Unfolding secrets of catalysts

To construct catalysts that can produce fuels from CO2 innumerable times, we need to learn much more about how catalysis works. Irene Groot is conducting groundbreaking research into catalysis at the atomic level.

Zooming in on catalysis

If industry is to produce clean fuels via CO₂ conversion in a way that is sustainable and cost-effective, it needs catalysts that offer the optimum performance. These catalysts must be made from a material on which the chemical reaction yields as much product as possible, and on which this reaction can take place a vast number of times. ‘Industry has been using catalysts for more than 100 years, of course, but in fact, they were found on the basis of trial and error,’ says associate professor Irene Groot. She is using highly refined new technology to research what exactly happens at the atomic level during catalysis. She is also replicating the environmental conditions that would be found in a factory: high temperatures and high pressure.

The textbooks say that during heterogeneous catalysis the surface on which the reaction takes place does not change. Groot’s research, however, confirms highly remarkable recent insights that contradict this assertion. ‘A catalyst is alive,’ she concludes, partly on the basis of her own observations. ‘During and also just after the chemical reaction, the structure of the surface changes dramatically.’

A probe tip consisting of an atom

Groot’s research group makes discoveries of this kind by means of scanning tunnelling microscopy used under reaction conditions. This unique technique was developed in Leiden by her predecessor Joost Frenken. He decided to scan the surface of a catalyst with a microscope with a probe tip consisting of a single atom – that is to say, incredibly thin – while a reaction was taking place. This last point is particularly important: until that time, catalysis had often been investigated by looking at the state before and the state after the reaction, but never during the reaction itself.

Another feature of Groot’s research is that she replicates factory conditions during the reaction and the scan: high pressure and high temperatures. ‘We do so by placing the probe in a very small reactor; the rest of the microscope is situated around that reactor,’ explains Groot. ‘In the reactor, we can introduce gases and heat up the catalytic surface, which is also located in the reactor. This allows us to see clearly how the surface changes under the influence of the gases and high temperatures. We also use mass spectrometry to measure the reactor’s emissions, which provides information about what products are made during the reaction on the surface.’

The differences revealed by this technique compared with catalysis under laboratory conditions are huge. Groot sees completely different structures arising on the catalytic surface under high pressure from under low pressure. ‘This is what we call the “pressure gap”. It indicates that a catalyst is alive; the catalyst isn’t “dead”, as people had assumed for a very long time. It plays an active part in the chemical reaction.’ Groot has also seen that after the reaction itself, the catalyst’s structure continues to change as the temperature and pressure decrease.

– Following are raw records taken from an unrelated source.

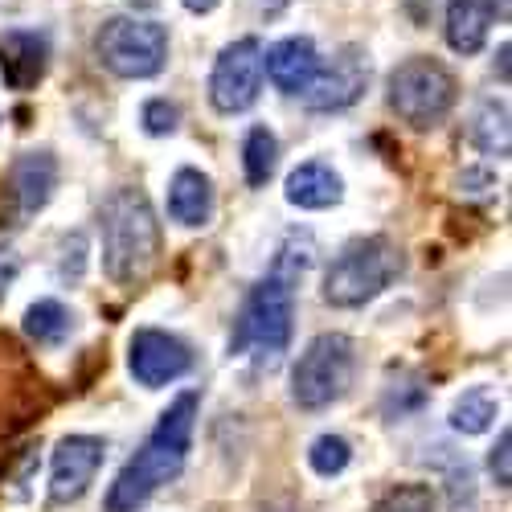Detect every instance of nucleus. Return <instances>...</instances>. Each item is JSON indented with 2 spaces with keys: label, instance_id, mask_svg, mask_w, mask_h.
Listing matches in <instances>:
<instances>
[{
  "label": "nucleus",
  "instance_id": "obj_1",
  "mask_svg": "<svg viewBox=\"0 0 512 512\" xmlns=\"http://www.w3.org/2000/svg\"><path fill=\"white\" fill-rule=\"evenodd\" d=\"M312 267V238H304L300 254H295V234L279 250L275 271L250 291V300L238 316L230 353L254 357L259 365L275 369L291 345V328H295V279Z\"/></svg>",
  "mask_w": 512,
  "mask_h": 512
},
{
  "label": "nucleus",
  "instance_id": "obj_2",
  "mask_svg": "<svg viewBox=\"0 0 512 512\" xmlns=\"http://www.w3.org/2000/svg\"><path fill=\"white\" fill-rule=\"evenodd\" d=\"M197 402L201 398L193 390H185L173 406L160 414V422L152 426V435L144 439L136 459L115 476V484L107 492V512L144 508L164 484H173L185 472L189 443H193V422H197Z\"/></svg>",
  "mask_w": 512,
  "mask_h": 512
},
{
  "label": "nucleus",
  "instance_id": "obj_3",
  "mask_svg": "<svg viewBox=\"0 0 512 512\" xmlns=\"http://www.w3.org/2000/svg\"><path fill=\"white\" fill-rule=\"evenodd\" d=\"M103 267L115 283H140L160 259V226L140 189H115L99 209Z\"/></svg>",
  "mask_w": 512,
  "mask_h": 512
},
{
  "label": "nucleus",
  "instance_id": "obj_4",
  "mask_svg": "<svg viewBox=\"0 0 512 512\" xmlns=\"http://www.w3.org/2000/svg\"><path fill=\"white\" fill-rule=\"evenodd\" d=\"M402 250L390 238H357L332 259L324 275V300L332 308H361L402 275Z\"/></svg>",
  "mask_w": 512,
  "mask_h": 512
},
{
  "label": "nucleus",
  "instance_id": "obj_5",
  "mask_svg": "<svg viewBox=\"0 0 512 512\" xmlns=\"http://www.w3.org/2000/svg\"><path fill=\"white\" fill-rule=\"evenodd\" d=\"M459 99V82L439 58H406L390 74V107L418 132L439 127Z\"/></svg>",
  "mask_w": 512,
  "mask_h": 512
},
{
  "label": "nucleus",
  "instance_id": "obj_6",
  "mask_svg": "<svg viewBox=\"0 0 512 512\" xmlns=\"http://www.w3.org/2000/svg\"><path fill=\"white\" fill-rule=\"evenodd\" d=\"M357 369V349L345 332H324L304 349L291 373V398L304 410H324L345 398L349 381Z\"/></svg>",
  "mask_w": 512,
  "mask_h": 512
},
{
  "label": "nucleus",
  "instance_id": "obj_7",
  "mask_svg": "<svg viewBox=\"0 0 512 512\" xmlns=\"http://www.w3.org/2000/svg\"><path fill=\"white\" fill-rule=\"evenodd\" d=\"M95 54L119 78H156L168 62V29L140 17H111L95 37Z\"/></svg>",
  "mask_w": 512,
  "mask_h": 512
},
{
  "label": "nucleus",
  "instance_id": "obj_8",
  "mask_svg": "<svg viewBox=\"0 0 512 512\" xmlns=\"http://www.w3.org/2000/svg\"><path fill=\"white\" fill-rule=\"evenodd\" d=\"M263 95V41L238 37L218 54L209 74V99L222 115L250 111Z\"/></svg>",
  "mask_w": 512,
  "mask_h": 512
},
{
  "label": "nucleus",
  "instance_id": "obj_9",
  "mask_svg": "<svg viewBox=\"0 0 512 512\" xmlns=\"http://www.w3.org/2000/svg\"><path fill=\"white\" fill-rule=\"evenodd\" d=\"M127 365H132V377L144 390H160L168 381H177L193 369V353L185 340L168 336L160 328H140L132 336V353H127Z\"/></svg>",
  "mask_w": 512,
  "mask_h": 512
},
{
  "label": "nucleus",
  "instance_id": "obj_10",
  "mask_svg": "<svg viewBox=\"0 0 512 512\" xmlns=\"http://www.w3.org/2000/svg\"><path fill=\"white\" fill-rule=\"evenodd\" d=\"M103 439L95 435H70L58 443L54 451V472H50V496L54 504H70V500H82L87 488L95 484L99 467H103Z\"/></svg>",
  "mask_w": 512,
  "mask_h": 512
},
{
  "label": "nucleus",
  "instance_id": "obj_11",
  "mask_svg": "<svg viewBox=\"0 0 512 512\" xmlns=\"http://www.w3.org/2000/svg\"><path fill=\"white\" fill-rule=\"evenodd\" d=\"M365 82H369V62L361 58V50H340L328 66L320 62L316 78L308 82V91H304V103L312 111H345L361 99L365 91Z\"/></svg>",
  "mask_w": 512,
  "mask_h": 512
},
{
  "label": "nucleus",
  "instance_id": "obj_12",
  "mask_svg": "<svg viewBox=\"0 0 512 512\" xmlns=\"http://www.w3.org/2000/svg\"><path fill=\"white\" fill-rule=\"evenodd\" d=\"M508 0H451L447 5V46L463 58L484 50V41L496 21H504Z\"/></svg>",
  "mask_w": 512,
  "mask_h": 512
},
{
  "label": "nucleus",
  "instance_id": "obj_13",
  "mask_svg": "<svg viewBox=\"0 0 512 512\" xmlns=\"http://www.w3.org/2000/svg\"><path fill=\"white\" fill-rule=\"evenodd\" d=\"M316 70H320V54L312 37H283L271 50H263V74L283 95H304Z\"/></svg>",
  "mask_w": 512,
  "mask_h": 512
},
{
  "label": "nucleus",
  "instance_id": "obj_14",
  "mask_svg": "<svg viewBox=\"0 0 512 512\" xmlns=\"http://www.w3.org/2000/svg\"><path fill=\"white\" fill-rule=\"evenodd\" d=\"M168 218L181 222V226H209L213 218V185L205 173L197 168H181L168 185Z\"/></svg>",
  "mask_w": 512,
  "mask_h": 512
},
{
  "label": "nucleus",
  "instance_id": "obj_15",
  "mask_svg": "<svg viewBox=\"0 0 512 512\" xmlns=\"http://www.w3.org/2000/svg\"><path fill=\"white\" fill-rule=\"evenodd\" d=\"M13 185H17V197H21L25 213L46 209L54 189H58V160L50 152H25L13 168Z\"/></svg>",
  "mask_w": 512,
  "mask_h": 512
},
{
  "label": "nucleus",
  "instance_id": "obj_16",
  "mask_svg": "<svg viewBox=\"0 0 512 512\" xmlns=\"http://www.w3.org/2000/svg\"><path fill=\"white\" fill-rule=\"evenodd\" d=\"M345 197V185L324 160H308L287 177V201L300 209H328Z\"/></svg>",
  "mask_w": 512,
  "mask_h": 512
},
{
  "label": "nucleus",
  "instance_id": "obj_17",
  "mask_svg": "<svg viewBox=\"0 0 512 512\" xmlns=\"http://www.w3.org/2000/svg\"><path fill=\"white\" fill-rule=\"evenodd\" d=\"M46 58H50V41L41 33H9L5 37V82L17 91H29L46 74Z\"/></svg>",
  "mask_w": 512,
  "mask_h": 512
},
{
  "label": "nucleus",
  "instance_id": "obj_18",
  "mask_svg": "<svg viewBox=\"0 0 512 512\" xmlns=\"http://www.w3.org/2000/svg\"><path fill=\"white\" fill-rule=\"evenodd\" d=\"M472 144L484 156H508L512 140H508V103L504 99H484L472 115V127H467Z\"/></svg>",
  "mask_w": 512,
  "mask_h": 512
},
{
  "label": "nucleus",
  "instance_id": "obj_19",
  "mask_svg": "<svg viewBox=\"0 0 512 512\" xmlns=\"http://www.w3.org/2000/svg\"><path fill=\"white\" fill-rule=\"evenodd\" d=\"M275 164H279V140L267 127H250L246 144H242V168H246V185L250 189H263L275 177Z\"/></svg>",
  "mask_w": 512,
  "mask_h": 512
},
{
  "label": "nucleus",
  "instance_id": "obj_20",
  "mask_svg": "<svg viewBox=\"0 0 512 512\" xmlns=\"http://www.w3.org/2000/svg\"><path fill=\"white\" fill-rule=\"evenodd\" d=\"M496 414H500L496 394H492L488 386H476V390H467V394L455 402V410H451V426H455L459 435H484L488 426L496 422Z\"/></svg>",
  "mask_w": 512,
  "mask_h": 512
},
{
  "label": "nucleus",
  "instance_id": "obj_21",
  "mask_svg": "<svg viewBox=\"0 0 512 512\" xmlns=\"http://www.w3.org/2000/svg\"><path fill=\"white\" fill-rule=\"evenodd\" d=\"M74 328V316L66 312V304L58 300H37L25 312V332L37 340V345H58V340Z\"/></svg>",
  "mask_w": 512,
  "mask_h": 512
},
{
  "label": "nucleus",
  "instance_id": "obj_22",
  "mask_svg": "<svg viewBox=\"0 0 512 512\" xmlns=\"http://www.w3.org/2000/svg\"><path fill=\"white\" fill-rule=\"evenodd\" d=\"M349 459H353V447H349V439H340V435H320L312 443V451H308V463L316 467L320 476H340L349 467Z\"/></svg>",
  "mask_w": 512,
  "mask_h": 512
},
{
  "label": "nucleus",
  "instance_id": "obj_23",
  "mask_svg": "<svg viewBox=\"0 0 512 512\" xmlns=\"http://www.w3.org/2000/svg\"><path fill=\"white\" fill-rule=\"evenodd\" d=\"M373 512H435V492L426 484H406L381 496Z\"/></svg>",
  "mask_w": 512,
  "mask_h": 512
},
{
  "label": "nucleus",
  "instance_id": "obj_24",
  "mask_svg": "<svg viewBox=\"0 0 512 512\" xmlns=\"http://www.w3.org/2000/svg\"><path fill=\"white\" fill-rule=\"evenodd\" d=\"M140 119H144L148 136H173L177 123H181V111H177V103H168V99H148Z\"/></svg>",
  "mask_w": 512,
  "mask_h": 512
},
{
  "label": "nucleus",
  "instance_id": "obj_25",
  "mask_svg": "<svg viewBox=\"0 0 512 512\" xmlns=\"http://www.w3.org/2000/svg\"><path fill=\"white\" fill-rule=\"evenodd\" d=\"M508 451H512V435L504 431V435H500V443H496V451H492V476H496V484H500V488H508V484H512Z\"/></svg>",
  "mask_w": 512,
  "mask_h": 512
},
{
  "label": "nucleus",
  "instance_id": "obj_26",
  "mask_svg": "<svg viewBox=\"0 0 512 512\" xmlns=\"http://www.w3.org/2000/svg\"><path fill=\"white\" fill-rule=\"evenodd\" d=\"M13 275H17V259L13 254H0V295H5V287L13 283Z\"/></svg>",
  "mask_w": 512,
  "mask_h": 512
},
{
  "label": "nucleus",
  "instance_id": "obj_27",
  "mask_svg": "<svg viewBox=\"0 0 512 512\" xmlns=\"http://www.w3.org/2000/svg\"><path fill=\"white\" fill-rule=\"evenodd\" d=\"M181 5H185L189 13H213V9L222 5V0H181Z\"/></svg>",
  "mask_w": 512,
  "mask_h": 512
}]
</instances>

Leiden’s scanning tunnelling microscope is being further developed and marketed by a spin-off company, Leiden Probe Microscopy.

Developing new techniques

In addition to researching catalysis, Groot’s group also focuses on developing new techniques for studying catalytic surfaces. She was recently awarded a prestigious research grant to develop a technique that will clarify the atomic structure of the catalyst (where is each atom located?) and at the same time provide chemical information (which atoms are located on the surface?). This information will be collected while the reaction takes place. ‘We want to simultaneously look at the surface and determine which elements in the periodic system can be seen. This is theoretically possible, if you combine a scanning tunnelling microscope with X-rays. The microscope probe allows you to see the atoms, but you don’t know what their chemical composition is. When you radiate the catalytic surface with X-rays, you “knock” the electrons out of the atoms. For each chemical element, we know the specific X-ray wavelength at which this happens. The electrons that you knock out of the atoms with the X-rays are then captured with the microscope probe. The microscope probe thus acts as a kind of antenna, which receives chemical information about that one atom over which it is positioned. By scanning the surface with the probe while you also radiate it with X-rays, you can look at each atom to see where it is and which atom it is.

‘We started developing this new X-ray and probe technique two years ago, and now have a “proof of principle”. But this is only at room temperature and in an inert gas, that is to say, a gas that doesn’t react chemically with the catalyst. Our dream is that this grant will enable us to develop this technique so that it can be used for gases that do react with each other and at high temperatures.’

While Groot continues her research, she already has partnerships with companies such as Shell, DSM and Sabic, which are making use of her knowledge and findings.